# start of Extract

Port-xen archive

[Date Prev][Date Next][Thread Prev][Thread Next][Date Index][Thread Index][Old Index]

Re: Xen hangs (NetBSD 7.0.1, amd64, Xen 4.5.3)



I found the cause of the problem, and I have a workaroud.
It happends when several processes in dom0 access the xenstore
at the same time, and is hightly timing-dependant.
I could reproduce it starting a domU with lots of network interfaces,
but it stopped when I upgraded the dom0's kernel to 7.1
(there has been a priory fix for the disk backend's thread which
likely affects timing). I could reliably reproduce it starting lots
of xenstore-ls in parallel through.

What happens is that the xenstore tools talks to xenstored via its
unix socket, and if this fail, via the kernel interface.

# end of Extract
# start of Dataset extract

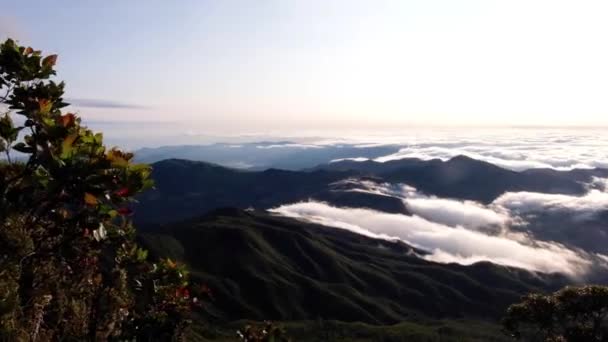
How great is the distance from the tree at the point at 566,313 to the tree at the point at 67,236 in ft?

# end of Dataset extract

● **Given problem 1**: Give every version number that appears in the Xen post.
● **Given problem 2**: Rewrite the Xen post from "Port-xen archive" to "is hightly timing-dependant.", inclusive, changing "processes" to "programs".
● **Given problem 3**: In the Xen post, what do the xenstore tools use to reach xenstored if talking through its unix socket fails?
The listing is separate material with no connection to the Xen post.

● **Final answer 1**: 7.0.1, 4.5.3, 7.1

● **Final answer 2**:
Port-xen archive

[Date Prev][Date Next][Thread Prev][Thread Next][Date Index][Thread Index][Old Index]

Re: Xen hangs (NetBSD 7.0.1, amd64, Xen 4.5.3)



I found the cause of the problem, and I have a workaroud.
It happends when several programs in dom0 access the xenstore
at the same time, and is hightly timing-dependant.

● **Final answer 3**: The kernel interface.